The following are model-class gaps the catalog knows about but does not pin in v1.0. Sketches here are non-normative.

New endpoints

  • /v1/video/segmentations — SAM3-video. Adds time_ms to point prompts; response is per-frame mask sequence.
  • /v1/audio/separations — Demucs-style stem separation (vocals/drums/bass/other) without prompts. Sibling to /v1/audio/segmentations; the former is unprompted decomposition, the latter is prompt-conditioned extraction.
  • /v1/audio/generations — MusicGen / Stable Audio Open. Distinct from /v1/audio/speech (TTS): general audio synthesis from a text prompt.
  • /v1/realtime — speech-to-speech via WebSocket. Aligns with OpenAI's Realtime API once that signature stabilizes.

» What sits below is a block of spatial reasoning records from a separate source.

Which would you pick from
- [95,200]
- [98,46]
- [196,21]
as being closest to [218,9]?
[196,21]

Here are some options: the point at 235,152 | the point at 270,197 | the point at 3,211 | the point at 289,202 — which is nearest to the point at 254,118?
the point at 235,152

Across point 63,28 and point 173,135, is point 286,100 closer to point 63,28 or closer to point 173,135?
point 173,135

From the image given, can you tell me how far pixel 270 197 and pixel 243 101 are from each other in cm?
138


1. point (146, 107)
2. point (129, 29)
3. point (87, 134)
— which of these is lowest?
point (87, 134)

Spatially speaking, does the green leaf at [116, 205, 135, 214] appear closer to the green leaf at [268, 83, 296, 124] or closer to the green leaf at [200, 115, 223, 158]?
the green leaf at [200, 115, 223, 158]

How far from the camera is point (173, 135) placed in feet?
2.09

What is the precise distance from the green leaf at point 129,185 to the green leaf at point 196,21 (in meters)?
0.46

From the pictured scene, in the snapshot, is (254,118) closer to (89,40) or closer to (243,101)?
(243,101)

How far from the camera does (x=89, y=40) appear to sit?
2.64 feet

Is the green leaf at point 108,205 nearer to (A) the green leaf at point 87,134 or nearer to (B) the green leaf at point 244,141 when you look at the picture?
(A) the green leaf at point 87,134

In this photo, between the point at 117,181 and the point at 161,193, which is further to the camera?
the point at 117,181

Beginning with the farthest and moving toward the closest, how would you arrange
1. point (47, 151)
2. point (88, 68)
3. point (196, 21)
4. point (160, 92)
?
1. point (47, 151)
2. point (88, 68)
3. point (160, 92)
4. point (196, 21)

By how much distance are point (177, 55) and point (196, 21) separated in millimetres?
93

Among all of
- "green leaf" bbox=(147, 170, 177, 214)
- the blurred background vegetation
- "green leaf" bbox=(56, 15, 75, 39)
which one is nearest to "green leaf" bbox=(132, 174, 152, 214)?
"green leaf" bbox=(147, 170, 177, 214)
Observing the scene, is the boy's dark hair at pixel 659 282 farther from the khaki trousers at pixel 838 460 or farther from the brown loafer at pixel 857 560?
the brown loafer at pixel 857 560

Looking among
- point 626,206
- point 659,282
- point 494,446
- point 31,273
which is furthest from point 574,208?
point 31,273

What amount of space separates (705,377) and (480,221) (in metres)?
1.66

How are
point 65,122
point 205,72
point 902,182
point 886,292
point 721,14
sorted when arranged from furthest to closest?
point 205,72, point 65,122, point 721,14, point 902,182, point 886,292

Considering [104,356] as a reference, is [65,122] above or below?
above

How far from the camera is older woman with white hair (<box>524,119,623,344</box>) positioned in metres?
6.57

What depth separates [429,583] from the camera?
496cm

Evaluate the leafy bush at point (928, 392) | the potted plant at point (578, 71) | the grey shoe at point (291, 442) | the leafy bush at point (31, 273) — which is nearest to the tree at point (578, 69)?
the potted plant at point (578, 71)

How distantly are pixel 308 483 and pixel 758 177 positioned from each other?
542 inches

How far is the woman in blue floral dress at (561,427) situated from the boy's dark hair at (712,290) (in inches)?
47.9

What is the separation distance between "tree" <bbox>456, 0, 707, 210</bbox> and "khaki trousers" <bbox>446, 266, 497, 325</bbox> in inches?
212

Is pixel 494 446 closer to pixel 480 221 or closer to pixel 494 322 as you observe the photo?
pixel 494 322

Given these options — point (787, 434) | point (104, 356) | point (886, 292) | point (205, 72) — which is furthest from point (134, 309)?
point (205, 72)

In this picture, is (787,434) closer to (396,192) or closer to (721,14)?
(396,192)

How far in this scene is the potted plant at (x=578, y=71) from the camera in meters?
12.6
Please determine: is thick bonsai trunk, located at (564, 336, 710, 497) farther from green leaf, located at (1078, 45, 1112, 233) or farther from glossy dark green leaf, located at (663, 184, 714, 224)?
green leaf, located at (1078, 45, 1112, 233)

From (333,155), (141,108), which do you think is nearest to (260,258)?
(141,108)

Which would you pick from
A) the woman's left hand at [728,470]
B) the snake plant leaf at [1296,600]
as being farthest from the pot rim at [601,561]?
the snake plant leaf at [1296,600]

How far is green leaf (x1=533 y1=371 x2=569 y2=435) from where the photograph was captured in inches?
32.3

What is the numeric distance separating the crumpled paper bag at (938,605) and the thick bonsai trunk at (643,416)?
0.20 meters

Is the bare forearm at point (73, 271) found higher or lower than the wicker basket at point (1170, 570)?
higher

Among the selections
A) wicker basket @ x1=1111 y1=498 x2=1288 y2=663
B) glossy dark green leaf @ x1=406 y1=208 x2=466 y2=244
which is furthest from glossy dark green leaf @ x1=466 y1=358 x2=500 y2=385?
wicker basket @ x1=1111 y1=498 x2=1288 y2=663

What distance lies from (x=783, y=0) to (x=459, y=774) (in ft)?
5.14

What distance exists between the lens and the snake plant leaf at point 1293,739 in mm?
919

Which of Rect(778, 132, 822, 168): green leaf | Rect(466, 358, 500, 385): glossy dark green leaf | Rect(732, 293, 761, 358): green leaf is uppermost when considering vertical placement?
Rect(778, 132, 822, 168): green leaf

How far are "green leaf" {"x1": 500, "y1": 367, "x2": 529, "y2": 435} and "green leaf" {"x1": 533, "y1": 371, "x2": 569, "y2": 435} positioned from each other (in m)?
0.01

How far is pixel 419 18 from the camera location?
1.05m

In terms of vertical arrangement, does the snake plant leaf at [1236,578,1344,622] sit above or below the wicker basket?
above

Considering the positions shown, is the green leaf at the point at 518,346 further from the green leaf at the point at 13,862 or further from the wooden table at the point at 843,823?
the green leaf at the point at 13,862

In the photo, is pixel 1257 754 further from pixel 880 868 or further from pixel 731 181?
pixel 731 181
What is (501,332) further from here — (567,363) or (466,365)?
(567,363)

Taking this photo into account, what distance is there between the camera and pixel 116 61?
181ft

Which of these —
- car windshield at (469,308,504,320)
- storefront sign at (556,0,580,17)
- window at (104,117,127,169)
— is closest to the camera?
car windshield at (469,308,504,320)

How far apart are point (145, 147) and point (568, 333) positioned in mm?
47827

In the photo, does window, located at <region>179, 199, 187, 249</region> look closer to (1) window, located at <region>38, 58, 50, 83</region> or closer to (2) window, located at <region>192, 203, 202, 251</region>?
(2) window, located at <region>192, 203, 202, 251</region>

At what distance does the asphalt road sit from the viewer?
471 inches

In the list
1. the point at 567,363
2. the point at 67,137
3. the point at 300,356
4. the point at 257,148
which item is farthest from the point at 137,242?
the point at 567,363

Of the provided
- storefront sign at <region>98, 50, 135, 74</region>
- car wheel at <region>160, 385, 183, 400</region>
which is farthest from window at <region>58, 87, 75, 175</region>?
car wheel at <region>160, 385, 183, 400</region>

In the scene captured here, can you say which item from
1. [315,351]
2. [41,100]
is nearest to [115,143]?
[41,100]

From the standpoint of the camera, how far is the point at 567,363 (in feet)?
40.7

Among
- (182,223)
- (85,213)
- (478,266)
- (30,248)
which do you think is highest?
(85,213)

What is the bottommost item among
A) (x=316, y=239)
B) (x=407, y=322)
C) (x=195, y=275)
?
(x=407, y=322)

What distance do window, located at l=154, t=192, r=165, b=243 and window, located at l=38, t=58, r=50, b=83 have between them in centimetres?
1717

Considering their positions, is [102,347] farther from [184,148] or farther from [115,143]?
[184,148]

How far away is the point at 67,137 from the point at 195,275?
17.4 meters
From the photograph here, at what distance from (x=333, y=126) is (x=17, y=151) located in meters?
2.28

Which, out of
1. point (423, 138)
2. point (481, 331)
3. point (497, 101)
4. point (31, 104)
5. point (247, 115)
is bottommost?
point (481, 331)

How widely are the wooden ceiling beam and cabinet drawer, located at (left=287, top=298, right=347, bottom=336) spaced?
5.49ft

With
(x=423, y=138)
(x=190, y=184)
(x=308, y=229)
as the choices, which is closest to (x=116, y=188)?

Refinements to existing v1.0 endpoints

  • Per-model capability advertisement. Each entry in /v1/models gains an optional x_ht_compat field (e.g. ["reranking", "omni"]) so clients can pick the right model without trial-and-error.
  • Omni multi-turn audio reuse. Allow clients to reference a prior audio.id instead of re-base64-ing the bytes every turn (cf. OpenAI Realtime's previous_item_id).
  • Omni streaming chunk framing. Pin codec-aligned framing for delta.audio.data once a reference impl exists; v1.0 leaves it implementation-defined.
  • Segmentation multi-prompt batching. Add prompt_index on masks if multi-prompt-per-request becomes a real need (currently all prompts collapse to one query per SAM convention).

How to propose changes

Open a PR against this file with the proposed endpoint, the reference implementation it aligns with, and a paragraph on why. We will not merge an endpoint until at least one OSS implementation can be pointed at it — HT-compat is a convergence target, not aspirational design.